Biomarker helps tailor steroid treatment in severe asthma

Asthma

By Nicola Garrett

13 Aug 2015

Tailoring the dose of oral corticosteroids in people with severe asthma according to their levels of blood eosinophils can reduce the number of exacerbations, improve asthma symptoms and reduce overall steroid usage, a small Australian pilot study shows.

Speaking to the limbic lead author Peter Wark from the Centre for Asthma and Respiratory Disease at the University of Newcastle said that most patients with severe asthma required long-term oral steroids which had many well-documented side effects.

The aim of their study was to see whether using a simple biomarker – blood eosinophil count – was a better way to adjust steroid doses in these patients compared to usual clinician assessment based on patient symptoms.

The pilot study included 11 patients with severe asthma who were on optimal treatment with inhaled steroids.

All patients had an initial 7-day course of prednisone at 37.5 mg daily before proceeding to a dose adjustment of 15 mg daily for a month if their peripheral eosinophil count (PBE) was less than 0.2 x 109/L. After this point their dosage was titrated up or down depending on whether they maintained the PBE cut off of <0.2 (see paper for precise algorithm).

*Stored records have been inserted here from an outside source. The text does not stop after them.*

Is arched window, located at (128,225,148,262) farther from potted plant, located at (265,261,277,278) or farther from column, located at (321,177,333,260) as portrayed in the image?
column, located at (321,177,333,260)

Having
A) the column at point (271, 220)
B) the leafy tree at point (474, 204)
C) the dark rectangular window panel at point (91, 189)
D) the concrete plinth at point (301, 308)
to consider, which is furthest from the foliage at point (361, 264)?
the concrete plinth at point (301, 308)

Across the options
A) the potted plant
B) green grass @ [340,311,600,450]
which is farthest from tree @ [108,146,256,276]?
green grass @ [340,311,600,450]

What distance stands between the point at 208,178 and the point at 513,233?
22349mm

The research team discovered that adjustment of oral steroid dose using the algorithm was successful in preventing exacerbations, improving asthma control and resulted in lower overall doses of prednisone.

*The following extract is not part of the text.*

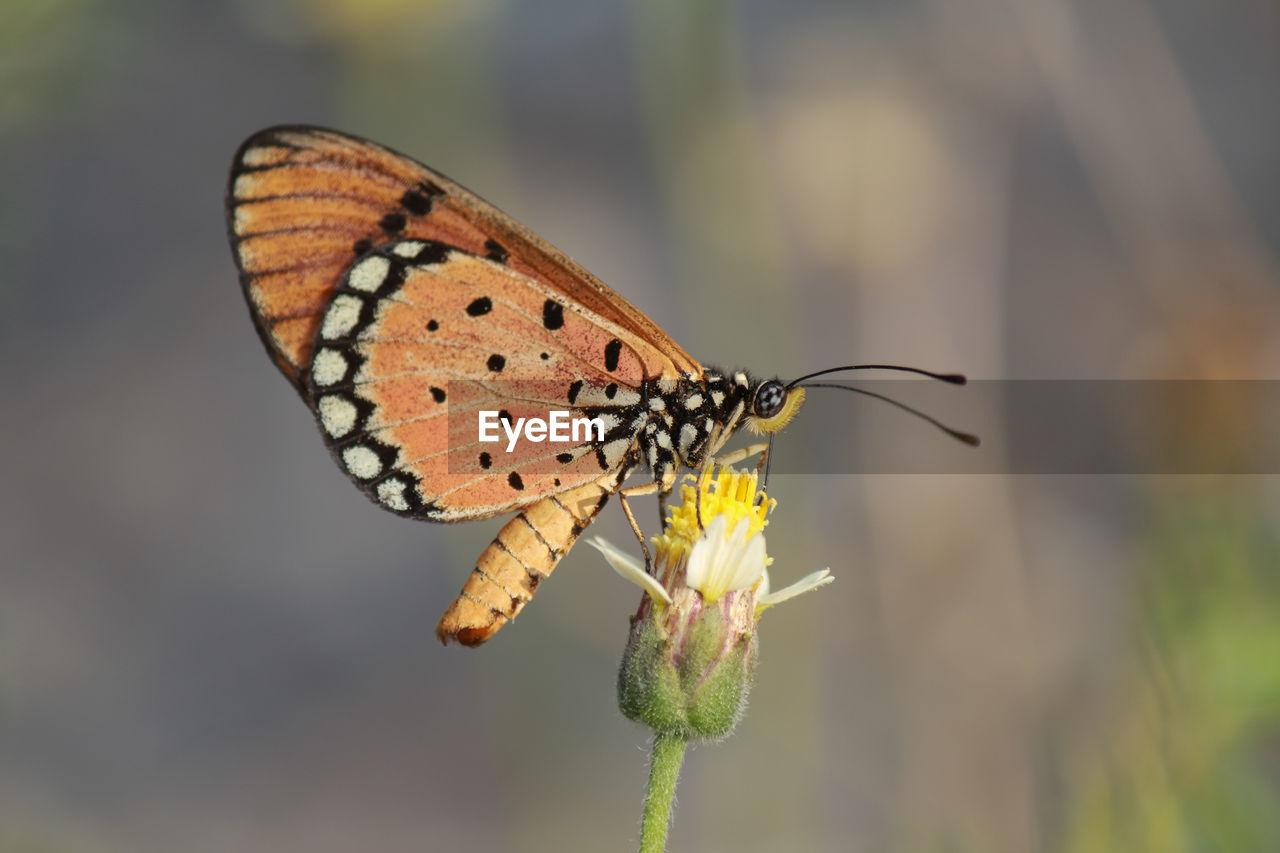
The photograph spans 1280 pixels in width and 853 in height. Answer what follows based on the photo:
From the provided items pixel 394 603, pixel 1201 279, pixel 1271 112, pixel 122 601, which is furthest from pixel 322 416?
pixel 1271 112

For instance patients had a median of five exacerbations in the six months prior to treatment but during treatment with the algorithm over half of the patients had no exacerbations, two had one exacerbation, and one patient who continued to smoke had three.

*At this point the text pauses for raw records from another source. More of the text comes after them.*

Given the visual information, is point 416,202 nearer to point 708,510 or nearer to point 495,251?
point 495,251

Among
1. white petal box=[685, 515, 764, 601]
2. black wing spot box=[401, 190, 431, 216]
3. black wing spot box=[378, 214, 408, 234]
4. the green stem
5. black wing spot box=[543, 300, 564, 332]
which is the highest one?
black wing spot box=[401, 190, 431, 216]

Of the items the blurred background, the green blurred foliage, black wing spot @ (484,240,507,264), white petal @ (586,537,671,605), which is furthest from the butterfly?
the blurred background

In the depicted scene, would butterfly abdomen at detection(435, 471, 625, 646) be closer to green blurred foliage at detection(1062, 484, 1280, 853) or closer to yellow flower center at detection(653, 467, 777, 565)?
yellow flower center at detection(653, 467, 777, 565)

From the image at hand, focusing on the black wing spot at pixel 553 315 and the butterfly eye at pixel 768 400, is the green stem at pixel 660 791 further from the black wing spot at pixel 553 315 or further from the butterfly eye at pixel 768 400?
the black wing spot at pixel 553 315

The total prednisone dose used in the six-month treatment period resulted in a mean total dose of 509 mg compared to 1820 mg in the previous six months.

While the findings were limited to a small number of severe asthma patients, “the careful characterization and then selection based on a biomarker of both disease activity and treatment response appeared to be successful and easily executed in the clinical setting,” the researchers concluded in their paper published in Respirology.

If confirmed in a larger clinical trial with a control arm the findings could substantially change clinical practice, Wark said.